Bz-423 is an immunomodulatory 1,4-benzodiazepine that binds to the oligomycin sensitivity conferring protein (OSCP) of the mitochondrial F0F1-ATPase and modulates its activity. Inhibition of the F0F1-ATPase by Bz-423 causes mitochondrial membrane hyperpolarization and superoxide production by the mitochondrial electron transport chain (ETC). Bz-423 ameliorates diseases in mouse models of lupus, arthritis and psoriasis. Unlike conventional immunosuppressants, Bz-423 does not interfere with normal immune function. Concomitant with its specific therapeutic effects, Bz-423 selectively induces apoptosis in pathogenic lymphocytes. As pathogenic lymphocytes are abnormally activated by chronic receptor stimulation, it was hypothesized that activation sensitizes cells to Bz-423. The overall goal of experiments reported in this dissertation was to identify factors that underlie the selectivity of Bz-423 on pathogenic lymphocytes observed in vivo. Towards this goal, anti-IgM and Bz-423 co-treatment in Ramos B cells was established as an in vitro model, and the apoptotic signaling pathways were explored. These experiments found that superoxide and calcium are critical second messengers that increase levels of BH3-only proteins Bim, Bmf, tBid, which in turns activates Bax and Bak. Activated Bax and Bak induce the release of mitochondrial pro-apoptotic factors and subsequent cell death. Bz-423 also activates NFAT. Mechanistic studies using Ramos B cells demonstrate superoxide induced by Bz-423 triggers the opening of CRAC channel, which leads to calcium influx, calcineurin activation, and NFAT activation. NFAT activation leads to transcription of NFAT-dependent genes including IRF4, which may play an important role in receptor editing.
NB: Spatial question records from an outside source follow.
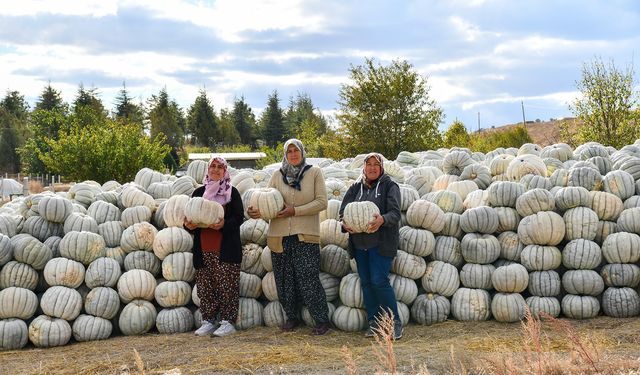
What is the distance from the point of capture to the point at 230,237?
721 centimetres

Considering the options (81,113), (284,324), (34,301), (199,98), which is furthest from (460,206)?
(199,98)

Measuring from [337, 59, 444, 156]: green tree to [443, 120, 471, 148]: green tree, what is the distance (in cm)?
373

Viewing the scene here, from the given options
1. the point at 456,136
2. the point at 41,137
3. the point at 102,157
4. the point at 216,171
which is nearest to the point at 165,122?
the point at 41,137

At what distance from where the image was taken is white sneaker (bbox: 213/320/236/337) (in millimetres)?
7223

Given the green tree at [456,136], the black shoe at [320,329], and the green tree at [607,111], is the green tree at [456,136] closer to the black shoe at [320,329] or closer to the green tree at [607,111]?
the green tree at [607,111]

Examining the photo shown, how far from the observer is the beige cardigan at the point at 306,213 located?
7023 mm

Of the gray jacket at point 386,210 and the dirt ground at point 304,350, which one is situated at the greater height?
the gray jacket at point 386,210

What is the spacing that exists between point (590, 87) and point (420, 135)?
5775mm

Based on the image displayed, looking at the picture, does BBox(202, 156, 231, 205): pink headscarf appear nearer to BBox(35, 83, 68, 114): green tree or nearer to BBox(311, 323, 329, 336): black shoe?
BBox(311, 323, 329, 336): black shoe

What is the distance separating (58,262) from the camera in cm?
753

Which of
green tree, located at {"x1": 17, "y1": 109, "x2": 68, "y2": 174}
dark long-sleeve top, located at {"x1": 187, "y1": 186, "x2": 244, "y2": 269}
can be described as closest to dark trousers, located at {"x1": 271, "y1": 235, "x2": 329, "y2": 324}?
dark long-sleeve top, located at {"x1": 187, "y1": 186, "x2": 244, "y2": 269}

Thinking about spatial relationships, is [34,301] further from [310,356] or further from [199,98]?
[199,98]

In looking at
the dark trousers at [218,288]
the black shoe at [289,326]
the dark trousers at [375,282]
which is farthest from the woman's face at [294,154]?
the black shoe at [289,326]

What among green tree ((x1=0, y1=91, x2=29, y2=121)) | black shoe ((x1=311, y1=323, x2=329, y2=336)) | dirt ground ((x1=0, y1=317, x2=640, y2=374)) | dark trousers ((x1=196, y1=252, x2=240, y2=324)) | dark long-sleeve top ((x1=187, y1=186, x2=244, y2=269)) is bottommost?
dirt ground ((x1=0, y1=317, x2=640, y2=374))
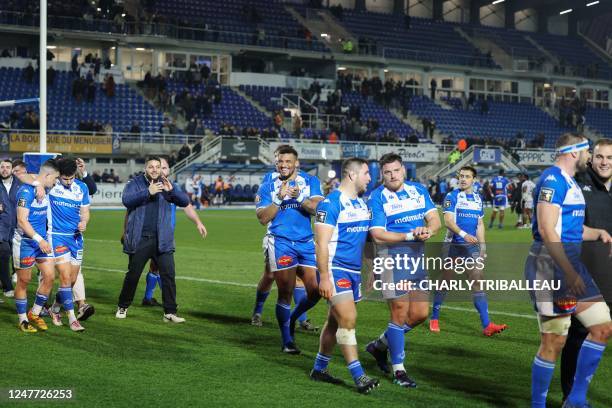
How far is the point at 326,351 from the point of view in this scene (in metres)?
8.65

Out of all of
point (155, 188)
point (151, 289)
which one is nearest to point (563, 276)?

Bz-423 also renders cells resistant to subsequent activation, downregulates surface IgM expression, and activates NFAT but not NFB or AP-1. As these changes induced by Bz-423 are characteristics of anergic B cells, Bz-423 may also promote anergy. Anergy, apoptosis, and receptor editing are three main mechanisms to maintain peripheral tolerance and to repress autoimmunity. These effects may underlie efficacy and specificity of Bz-423 in vivo.